SALT LAKE CITY -- The Utah Jazz gave owner Larry H. Miller the most fitting send-off possible.
The Jazz beat the Sacramento Kings 102-89 on Saturday, extending Utah's winning streak to seven straight just hours after Miller's funeral in the same building.
"It was tough -- especially on a game day. It was really emotional, seeing the whole family up there," said Ronnie Brewer, who scored a career-high 26 points. "But when we stepped on the court it was business."
All business -- just like Miller, the one-time auto parts clerk who built a car dealership empire and was one of the state's most prominent businessmen. He was laid to rest Saturday after a 90-minute ceremony at EnergySolutions Arena, one of the many legacies he left behind.
Miller, 64, died of complications from diabetes on Feb. 20.
The Kings, who beat the Clippers the night before in Sacramento, faded as Utah corrected some mistakes that led to 13 turnovers in the first half. Utah had just four turnovers in the second half and outscored the Kings 23-16 in the final period.
It took the Jazz until midway through the fourth period to finally pull away with an 11-0 run, which Brewer started with a 3-pointer after the Kings had pulled within a point.
"That was the reason we were able to break open the game," Williams said of Brewer. "He was all over the place. He was very active. He got steals, energized the crowd with his dunks and just finished well tonight.
Brewer finished 10-for-18 from the floor and had seven rebounds, four steals, a block and two assists. He played all of the second half.
"He's still young, trying to learn how to get better and that's one of the things we like about him," Utah coach Jerry Sloan said.
The Kings faded in the final quarter as the fatigue of back-to-back games took effect.
Coach Kenny Natt, a former assistant to Sloan, said the Kings are full of young players who are still learning and got a lesson on Saturday from the Jazz, who finally have everybody healthy for the playoff stretch.
"This is a very good ball club and no one knows it better than me how good they are and how hard they work," Natt said of Utah. "We were in the game early. We were working hard, getting steals, pushing the ball down and getting layups."
That all stopped in the fourth quarter, when Utah clamped down and Brewer capped his career night. He opened the decisive run with a 3-pointer, then the Jazz held the Kings scoreless for almost five minutes. Brewer also had a steal that led to his own dunk and a thrilling save during the spurt that put Utah in command for good.
Although the Kings never led, they were never more than nine points behind until the final quarter.
"They switched everything. They tried to make the game ugly so we weren't able to get the flow on offense like we wanted to," Williams said.
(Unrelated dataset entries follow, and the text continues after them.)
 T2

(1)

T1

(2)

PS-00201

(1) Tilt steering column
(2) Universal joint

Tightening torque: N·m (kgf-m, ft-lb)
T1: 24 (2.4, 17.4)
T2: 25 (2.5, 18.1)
After Will Solomon made a 3 to get the Kings within 80-79, Millsap followed Brewer's 3-pointer by blocking Solomon's layup and starting a fast break, which Andrei Kirilenko completed on an alley-oop from Williams with 8:27 left to play.
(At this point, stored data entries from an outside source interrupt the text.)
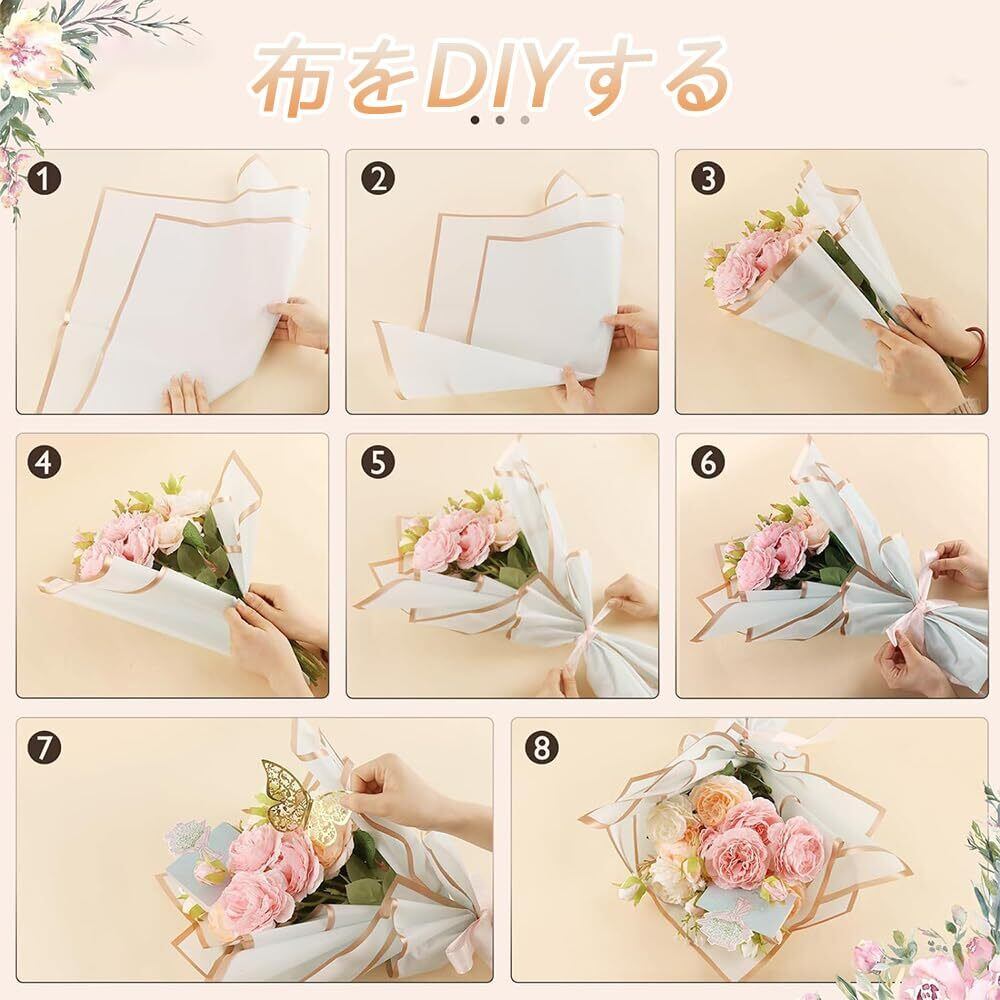 布をDIYする

1

2

3

4

5

6

7

8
Brewer saved the ball from going out of bounds with a blind pass to Kirilenko, who couldn't control it but dived on the floor and managed to roll the loose ball to Williams. He was fouled on the drive and made one of his free throws to put Utah up 91-79 with 5:08 remaining.
Martin made a jumper for Sacramento's first points since Solomon's 3, but the Jazz went right back to Brewer for a dunk and Utah continued to take advantage of the Kings' 19 turnovers.
"I think we have a lot of potential, but at the end of the day you're not going to beat nobody with 18 to 20 turnovers," Jackson said.
Brewer's previous career high was 25 in December against Minnesota. ... The Jazz had a chance for a six-point halftime lead but allowed Jason Thompson to sneak behind the defense and make a dunk with 0.4 seconds left in the second quarter and cut Utah's lead to 54-50. ... The Jazz outscored the Kings in the paint 56-42. .. Francisco Garcia scored 13 and Thompson pulled down 12 rebounds for Sacramento. Spencer Hawes added 11 boards for the Kings.